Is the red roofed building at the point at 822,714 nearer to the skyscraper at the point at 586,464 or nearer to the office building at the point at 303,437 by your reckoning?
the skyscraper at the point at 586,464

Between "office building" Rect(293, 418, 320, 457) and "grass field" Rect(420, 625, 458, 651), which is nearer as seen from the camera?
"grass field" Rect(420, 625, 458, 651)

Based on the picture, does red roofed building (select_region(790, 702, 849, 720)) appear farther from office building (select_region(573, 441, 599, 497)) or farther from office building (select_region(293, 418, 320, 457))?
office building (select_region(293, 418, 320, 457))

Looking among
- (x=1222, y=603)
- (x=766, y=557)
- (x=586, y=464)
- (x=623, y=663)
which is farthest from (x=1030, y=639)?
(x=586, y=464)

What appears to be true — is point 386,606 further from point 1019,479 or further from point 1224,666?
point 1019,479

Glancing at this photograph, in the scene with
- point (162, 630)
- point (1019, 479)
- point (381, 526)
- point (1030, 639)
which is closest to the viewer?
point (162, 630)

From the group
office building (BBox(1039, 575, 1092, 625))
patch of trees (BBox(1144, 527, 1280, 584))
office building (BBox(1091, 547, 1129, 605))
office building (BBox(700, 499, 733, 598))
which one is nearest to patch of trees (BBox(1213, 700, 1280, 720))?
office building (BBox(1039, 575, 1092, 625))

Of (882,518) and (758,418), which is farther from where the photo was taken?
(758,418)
---
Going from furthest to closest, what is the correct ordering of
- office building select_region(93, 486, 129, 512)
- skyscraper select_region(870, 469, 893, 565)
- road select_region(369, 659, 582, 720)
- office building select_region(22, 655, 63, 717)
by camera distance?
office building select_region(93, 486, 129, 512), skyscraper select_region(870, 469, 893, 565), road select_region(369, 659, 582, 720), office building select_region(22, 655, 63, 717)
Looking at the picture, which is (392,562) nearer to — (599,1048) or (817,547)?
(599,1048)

THE EXERCISE:
Show each line of the entries above that contains the word "trees".

REPLY:
patch of trees (BBox(1144, 527, 1280, 584))
which one is nearest to patch of trees (BBox(1213, 700, 1280, 720))?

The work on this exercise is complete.